The Midwest Girl hooked up with another Heroin Kid, whose main distinction was he usually wore a dress.

There is an Ave Casualty that is on her second round on the street. Years ago she would frequent the bar, play pool, socialize. A very pretty young woman, she was outgoing, with a quick smile. Drama did not seem to circle her, like it does some young women. Drama chases some women; some invite it. For her it seemed to keep a respectable distance.

Then she stopped coming inside the bar as much, but you would still see her on the street, outside, passing by. She had fallen in love with a Heroin Kid. Maybe she thought she could save him, I don't know. But of course it went the other way, like it usually does: she began to get thin, her eyes became dull, distant. Soon the quickest way to see her was to wander by the Heroin Kids in front of the Sporting Goods store, hoping for spare change from the random pedestrians who hadn't seen all of this before.
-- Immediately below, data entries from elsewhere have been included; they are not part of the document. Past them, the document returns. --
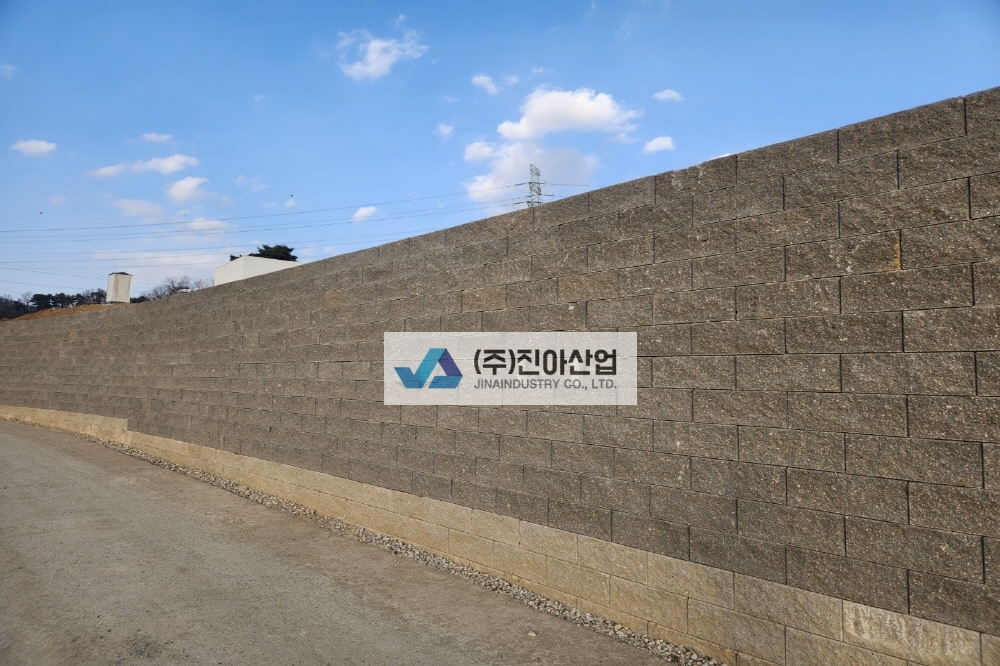 피씨KakaoTalk_20231211_081206626_04.jpg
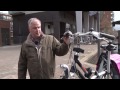 Video Fietsendragers voor elektrische fietsen - Kooptips (Consumentenbond)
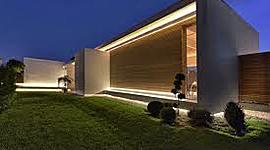 Timeline: TENDENCIAS DE LA ARQUITECTURA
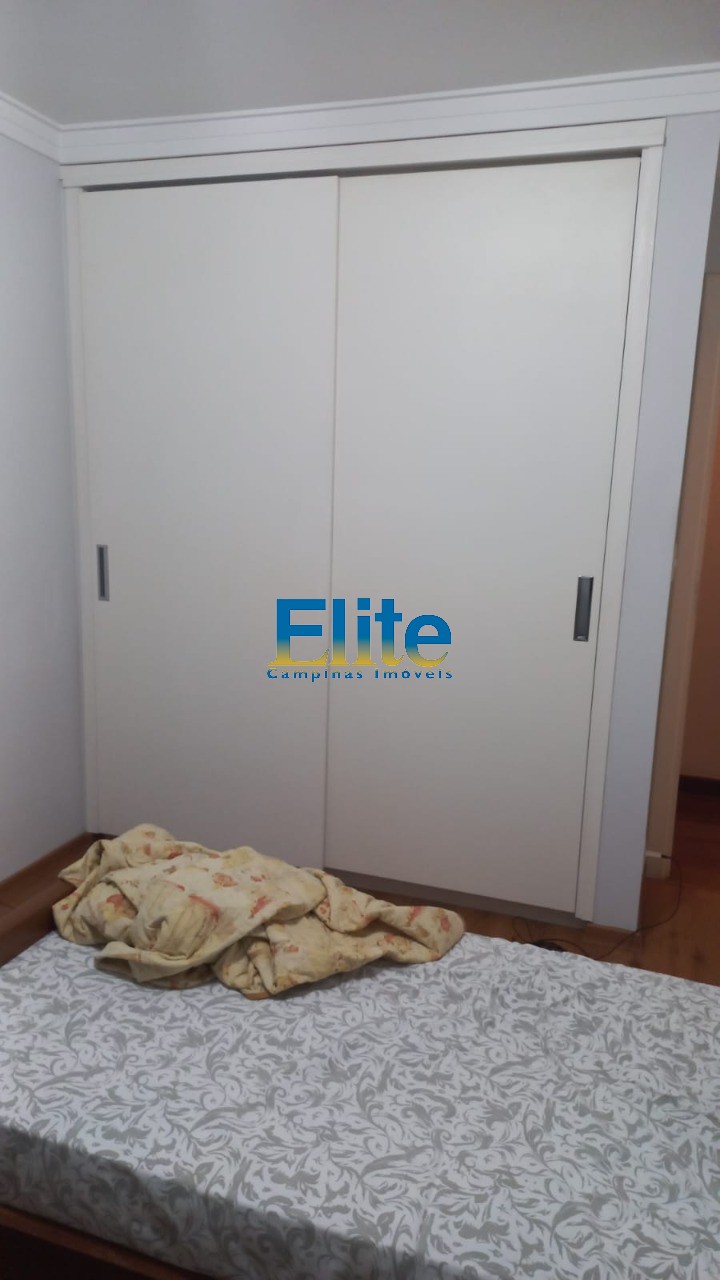 Apartamento à venda com 3 quartos, 240m² - Foto 18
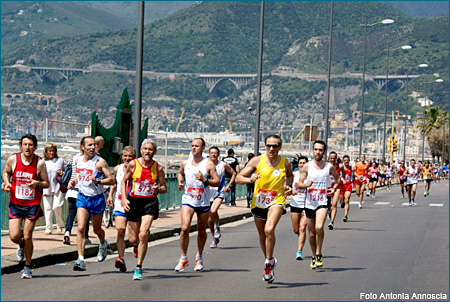 Salerno_Strasalerno_Half_Marathon_2012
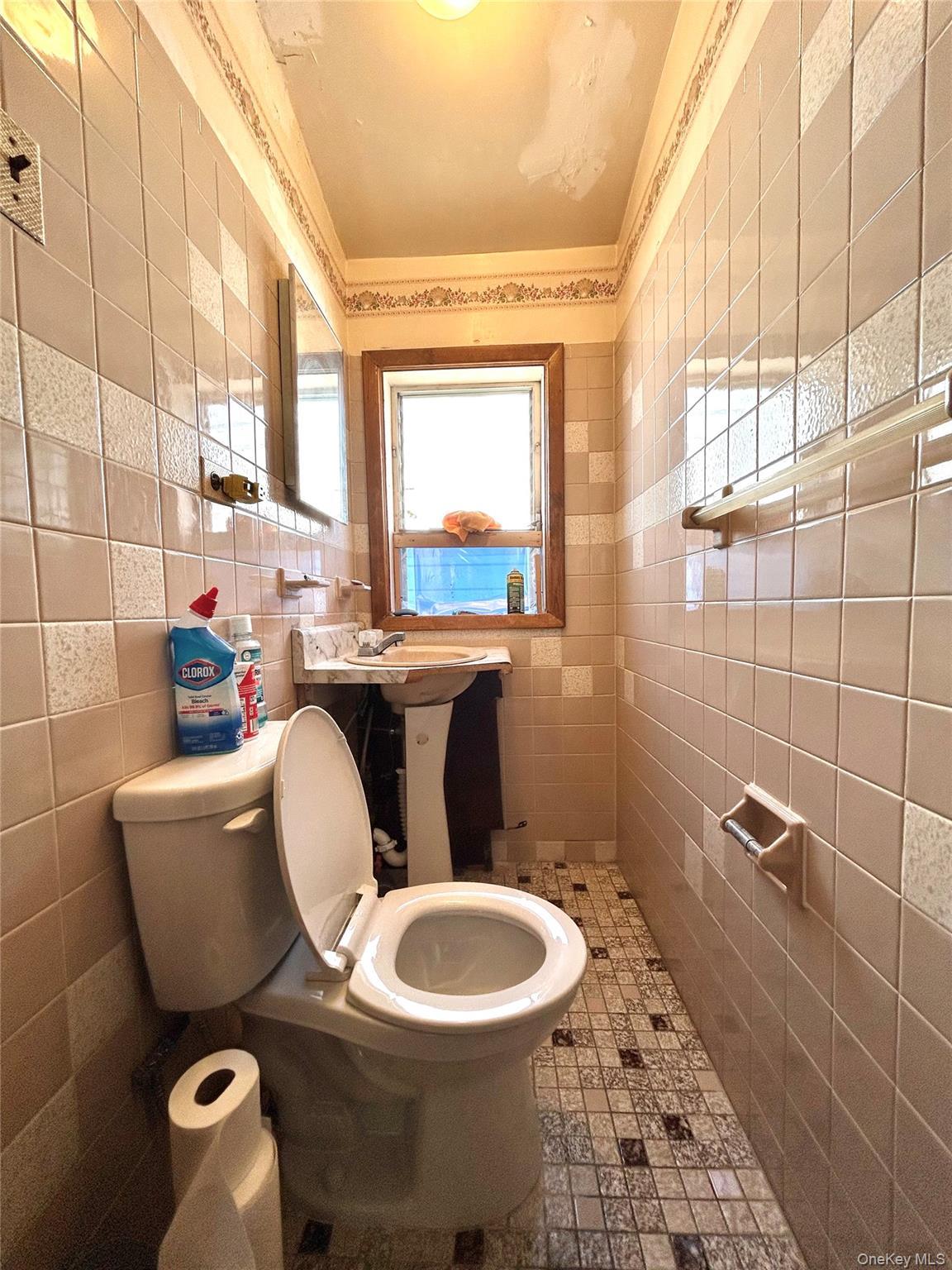 Single Family 84th  Queens, NY 11373, MLS-966558-13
Then she disappeared. Which often meant an overdose. However, the word was she left to go back home to the Midwest, to family. Not many happy endings for the Heroin Kids, but this seemed like it might be one of them.

A few years later she returned to Seattle. And was eventually seen on the Ave. She seemed clean, healthy; she had a job at one of the local coffee shops that catered more to the would-be artists than the University students. The woman who ran the coffee shop fell in love with her; maybe she loved her back. Some people said they were a couple, some said the Midwest Girl just spent the night with the woman who ran the coffee shop on occasion.

Then came the Drama. Like Neil Young's Rust, it never seems to sleep. The Midwest Girl hooked up with another Heroin Kid, whose main distinction was he usually wore a dress. With his big boots and scraggly beard. Again, thin; again, eyes dull, distant. When she wore short sleeves you could see infections along her inner arm.

I was having a cigarette outside the bar when she passed by, then stopped. We exchanged pleasantries; she asked for a smoke, and I gave her one. Oh: and she had a nasty black eye.

She explained that she made money sometimes at a private sex club near downtown. She would dominate men, tease them; she would get paid. It was generally safe, she said: there were rules. One of the men broke the rules, and now she had a black eye.

She talked of the sex club as if it were a shift at the coffee shop. This was now normal in her world. Good money. And men broke rules everywhere, really; it happens.

She said Good-Bye, thanked me again for the cigarette, then walked down the street, toward the Heroin Kids. She made it out, once; it was probably too much to think she would make it out again.